** Anhand der Angaben **
(A) Woraus wird laut dem Text über vegane Ernährung der Farbstoff Karmin/Cochenille gewonnen?
(B) Führe den Text über vegane Ernährung nach seinem letzten Satz fort.

===== Übungstext =====

Ist das wirklich vegan? Für Wohlleben war eine der größten Erkenntnisse ihrer Ernährungsumstellung, in wie vielen Produkten tierische Bestandteile enthalten sind.
Auch hier ist ein Blick auf die Zutatenliste sinnvoll. Nicht auf allen Produkten wird eindeutig darauf hingewiesen, dass Zutaten oder Zusatzstoffe tierischen Ursprungs enthalten sind. Ebenso wenig, wenn in der Produktion tierische Bestandteile zum Einsatz kommen.
Eine entsprechende Kennzeichnung ist rechtlich bisher nicht vorgeschrieben. Labels wie das V-Label, die Veganblume oder das Ecoveg-Label können als Orientierungshilfe dienen.
Ein genauer Blick lohnt bei folgenden Lebensmitteln:
Konfitüre und Süßwaren: Wenn das Produkt eine intensive rote Farbe hat, kann der Farbstoff Karmin/Cochenille enthalten sein, der aus Schildläusen gewonnen wird.
Säfte und Weine: Zur Klärung wird oft Gelatine verwendet, die aus dem Bindegewebe von Schweinen und Rindern stammt.
Chips: Bestimmte Sorten können Aromen aus Schwein, Rind oder Fisch enthalten.
Schokolade: Sie kann mit Schellack überzogen sein, der aus dem Sekret von Schildläusen gewonnen wird.
Backwaren: Bei der Behandlung von Mehl kommt teilweise die Aminosäure L-Cystein zum Einsatz, die aus Schweineborsten oder Federn gewonnen wird.
Vegane Rezepte zum Nachkochen
Food-Bloggerin Carina Wohlleben stellt auf ihrem Instagram-Account regelmäßig neue vegane Rezepte vor. Hier einige leckere Beispiele:
Rote-Bete-Bolognese
Zutaten für 4 Portionen:
3 Rote Beten
6 Tomaten
2 Zwiebeln
4 Knoblauchzehen
150 g Sojagranulat
1 Tube Tomatenmark
750 ml Wasser
2 TL Oregano
3 EL dunkle Sojasoße
1 EL Balsamico-Essig
Salz, Pfeffer
Olivenöl zum Anbraten
100 g veganer Feta als Topping
Zubereitung:
Die Rote Bete schälen und in Würfel schneiden, die Tomaten in Scheiben schneiden, die Zwiebeln halbieren und ebenfalls in Scheiben schneiden.

===== Untersuchte Daten =====

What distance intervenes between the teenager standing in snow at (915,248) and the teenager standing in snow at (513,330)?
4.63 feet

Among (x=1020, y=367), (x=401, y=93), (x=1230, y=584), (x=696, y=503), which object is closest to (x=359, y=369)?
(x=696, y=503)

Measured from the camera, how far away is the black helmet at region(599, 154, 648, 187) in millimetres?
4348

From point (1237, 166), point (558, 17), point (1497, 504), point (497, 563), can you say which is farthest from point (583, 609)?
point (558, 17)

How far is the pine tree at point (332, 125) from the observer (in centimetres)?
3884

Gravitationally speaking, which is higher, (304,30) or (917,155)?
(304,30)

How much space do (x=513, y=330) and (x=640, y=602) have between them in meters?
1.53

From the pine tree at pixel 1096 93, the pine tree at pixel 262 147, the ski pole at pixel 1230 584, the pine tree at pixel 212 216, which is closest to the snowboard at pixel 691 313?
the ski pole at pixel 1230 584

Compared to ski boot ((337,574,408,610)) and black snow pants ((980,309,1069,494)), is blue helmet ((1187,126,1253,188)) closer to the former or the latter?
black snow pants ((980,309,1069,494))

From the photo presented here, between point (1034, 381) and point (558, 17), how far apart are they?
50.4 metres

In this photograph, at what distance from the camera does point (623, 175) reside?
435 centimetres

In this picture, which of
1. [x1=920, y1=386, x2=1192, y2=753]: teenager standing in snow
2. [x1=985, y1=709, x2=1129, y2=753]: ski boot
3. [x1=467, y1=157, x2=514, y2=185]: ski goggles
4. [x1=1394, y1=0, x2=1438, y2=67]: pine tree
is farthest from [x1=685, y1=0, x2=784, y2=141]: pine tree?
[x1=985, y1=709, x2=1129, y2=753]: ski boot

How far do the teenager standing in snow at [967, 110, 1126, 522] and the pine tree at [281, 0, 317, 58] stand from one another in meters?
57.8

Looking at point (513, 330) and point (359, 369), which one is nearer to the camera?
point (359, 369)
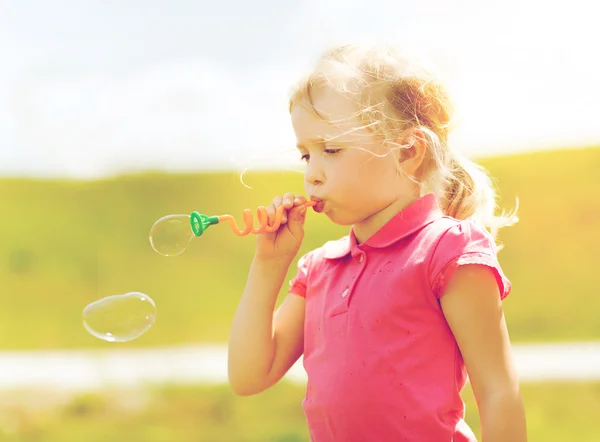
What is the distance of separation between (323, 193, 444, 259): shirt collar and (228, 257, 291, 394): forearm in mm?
183

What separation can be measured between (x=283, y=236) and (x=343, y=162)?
0.24m

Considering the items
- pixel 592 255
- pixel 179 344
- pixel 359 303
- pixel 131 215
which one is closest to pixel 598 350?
pixel 592 255

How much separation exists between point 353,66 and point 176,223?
1.59 ft

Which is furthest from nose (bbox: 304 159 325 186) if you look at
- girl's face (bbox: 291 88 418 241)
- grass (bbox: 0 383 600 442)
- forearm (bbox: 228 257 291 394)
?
grass (bbox: 0 383 600 442)

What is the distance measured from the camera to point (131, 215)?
5867mm

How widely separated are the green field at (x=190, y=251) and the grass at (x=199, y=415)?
4.08 feet

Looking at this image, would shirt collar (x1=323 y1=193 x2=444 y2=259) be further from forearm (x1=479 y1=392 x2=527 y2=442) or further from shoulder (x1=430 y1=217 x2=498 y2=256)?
forearm (x1=479 y1=392 x2=527 y2=442)

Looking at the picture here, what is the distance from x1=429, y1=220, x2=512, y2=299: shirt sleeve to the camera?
1.40 metres

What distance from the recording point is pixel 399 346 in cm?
143

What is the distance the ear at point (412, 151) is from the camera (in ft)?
5.10

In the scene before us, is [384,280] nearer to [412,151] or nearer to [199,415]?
[412,151]

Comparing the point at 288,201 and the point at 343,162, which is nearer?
the point at 343,162

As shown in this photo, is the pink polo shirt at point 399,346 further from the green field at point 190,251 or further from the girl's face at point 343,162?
the green field at point 190,251

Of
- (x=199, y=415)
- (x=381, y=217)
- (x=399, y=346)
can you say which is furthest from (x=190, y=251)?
(x=399, y=346)
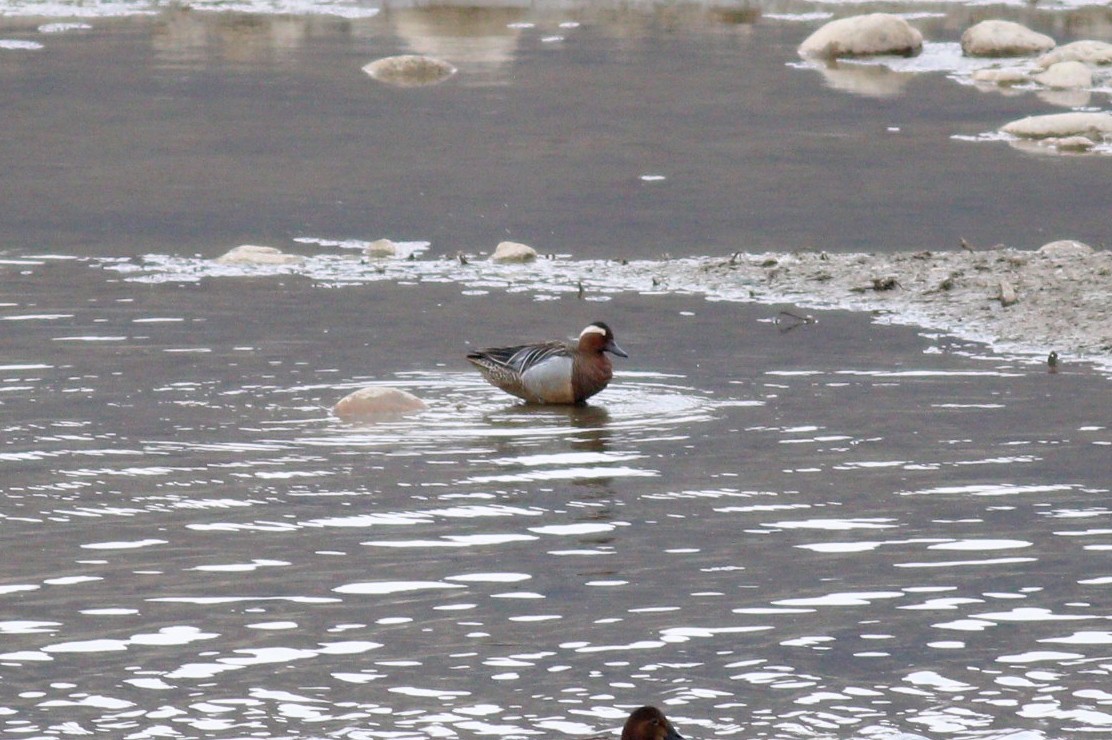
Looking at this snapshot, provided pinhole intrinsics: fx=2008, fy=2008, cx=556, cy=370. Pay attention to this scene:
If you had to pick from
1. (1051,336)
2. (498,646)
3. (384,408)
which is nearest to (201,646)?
(498,646)

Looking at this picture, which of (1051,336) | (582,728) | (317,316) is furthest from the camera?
(317,316)

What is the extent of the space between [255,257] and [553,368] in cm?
556

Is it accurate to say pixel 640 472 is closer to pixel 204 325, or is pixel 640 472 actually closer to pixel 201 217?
pixel 204 325

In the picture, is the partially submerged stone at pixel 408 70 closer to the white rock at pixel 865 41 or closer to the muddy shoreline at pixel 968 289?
the white rock at pixel 865 41

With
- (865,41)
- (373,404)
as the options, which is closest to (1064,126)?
(865,41)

=====

** Lösungen der Aufgaben **
(A) Aus Schildläusen.

(B)
Etwas Olivenöl in einer Pfanne erhitzen und zunächst die Zwiebeln so lange anbraten, bis sie Farbe bekommen.
Dann die Rote Bete und die Tomaten hinzufügen und bei geschlossenem Deckel so lange köcheln lassen, bis die Tomaten zerfallen sind.
Wasser, Sojagranulat, Tomatenmark, ungeschälte Knoblauchzehen sowie Oregano in die Pfanne geben und alles gut miteinander verrühren.
Mit Sojasoße und Balsamico-Essig würzen und zugedeckt etwa 15 Minuten köcheln lassen.
Mit Salz und Pfeffer abschmecken und mit zerbröseltem veganen Feta als Topping zur Pasta der Wahl servieren.
Brokkoli-Schnitzel
Zutaten für 8 Stück:
500 g Brokkoli-Röschen
180 g Haferflocken
230 g abgetropfte Kichererbsen
1 gehäufter TL mittelscharfer Senf
1/2 TL Knoblauchpulver
Salz, Pfeffer
80 g Panko-Paniermehl
Öl zum Anbraten
Zubereitung:
Die Brokkoli-Röschen in gesalzenem Wasser garen und gut abtropfen lassen.
Zusammen mit Haferflocken, Kichererbsen, Senf, Knoblauchpulver, Salz und Pfeffer im Hochleistungsmixer so zerkleinern, dass eine formbare Masse entsteht.
Nun aus der Masse Schnitzel formen und die Schnitzel in Panko-Paniermehl wälzen.
Reichlich Öl in einer Pfanne erhitzen und die Schnitzel von beiden seiden goldgelb knusprig anbraten.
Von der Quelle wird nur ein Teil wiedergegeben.